▶ _提示文_:

━━━━

90億の神の御名

この世界のほんの些細なこと

煮豆の思ひ出

中学3年の頃、初めて塾の冬期講習というものに通った。塾に通うなんて、受験生っぽいわー!朝から晩まで勉強なんて受験生っぽいわー!と呑気にトキめきながら。
理科の問題文の「鉢植え大根」という言葉に気をとられ「鉢植え大根てことは、鉢はものすごく長いんですか?」などと見当違いの質問をして「君は余計なことばかりに気をとられすぎだ、そんな事では受験に失敗する」と叱られたりもしたけれど、おかげさまでなんとか合格した。

高校生になって、ちょっと落ち着いた頃、同じ塾だった友人たちから先生方の消息を聞いた。
あの時「余計なことばかりに気をとられすぎだ」と私を叱った先生は、キャバクラのお姉ちゃんに貢いで借金まみれになって塾を辞めたのだそうだ。・・・そう・・・。先生もいろいろある、一人の人間なのね・・・。
そして、もう一人、チャキチャキしていてちょっとカッコいい感じの女の先生がいた。担当は古典。みんなに人気があって、授業の前には必ず「先生、今日も子供留守番なの?」「うん、今日は豆煮てるよ」なんてやりとりをしていた。

━━━━

▶ _練習問題_:
1. 提示文の「高校生になって、ちょっと落ち着いた頃、同じ塾だった友人たちから先生方の消息を聞いた。」という一文を英語に訳せ。
2. 提示文で「」に囲まれている語句を、出てくる順にすべて書き出せ。
3. 塾の先生たちの思い出を綴った提示文を、最後の文の後から書き継げ。

▶ _データの内容_:
━━━━

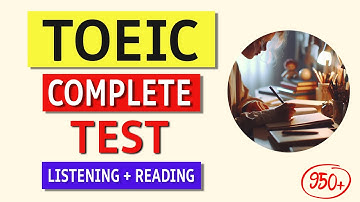 TOEIC Listening & Reading Practice Test 2024 (Full Exam + Answers)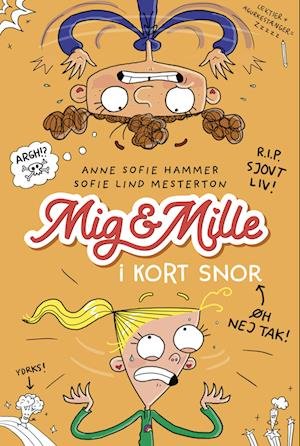 Cover for Anne Sofie Hammer &amp; Sofie Lind Mesterton · Mig &amp; Mille: Mig &amp; Mille - I kort snor (Sewn Spine Book) [1st edition] (2022)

━━━━

▶ _各問の解答_:
1. In high school, once things had settled down a little, I heard news of the teachers from friends who had been at the same cram school.

2.
「鉢植え大根」
「鉢植え大根てことは、鉢はものすごく長いんですか?」
「君は余計なことばかりに気をとられすぎだ、そんな事では受験に失敗する」
「余計なことばかりに気をとられすぎだ」
「先生、今日も子供留守番なの?」
「うん、今日は豆煮てるよ」

3.
へえ~、先生はお母さんなんだな、大人だな。そして子供は豆を煮てるのか、しっかりものだな。

・・・と感心していたのに、あの先生に子供はいないと言う。それどころか独身だと言うではないか。
え!!!と、驚く私に、塾の友人たちはみんなで笑った。
「ちょっと、まめ、本気で信じてたの?」「だって、先生どう見ても20代前半じゃん」「子供が留守番中に一人で豆煮てたら危ないじゃん!」「あれは先生のジョークだよ!」
・・・20代後半に見えたよ!!だから子供いるんだな、大変だな、あんまり迷惑かけたらいけないなって思ってたよ!小学生くらいなら火も使えるのかなって思ってたよ。なーんだ。なあんだ。嘘だったの。あんなにサラっと嘘つくのか。ちょっとカッコいいな。「豆煮てる」っていいセンスの嘘だな。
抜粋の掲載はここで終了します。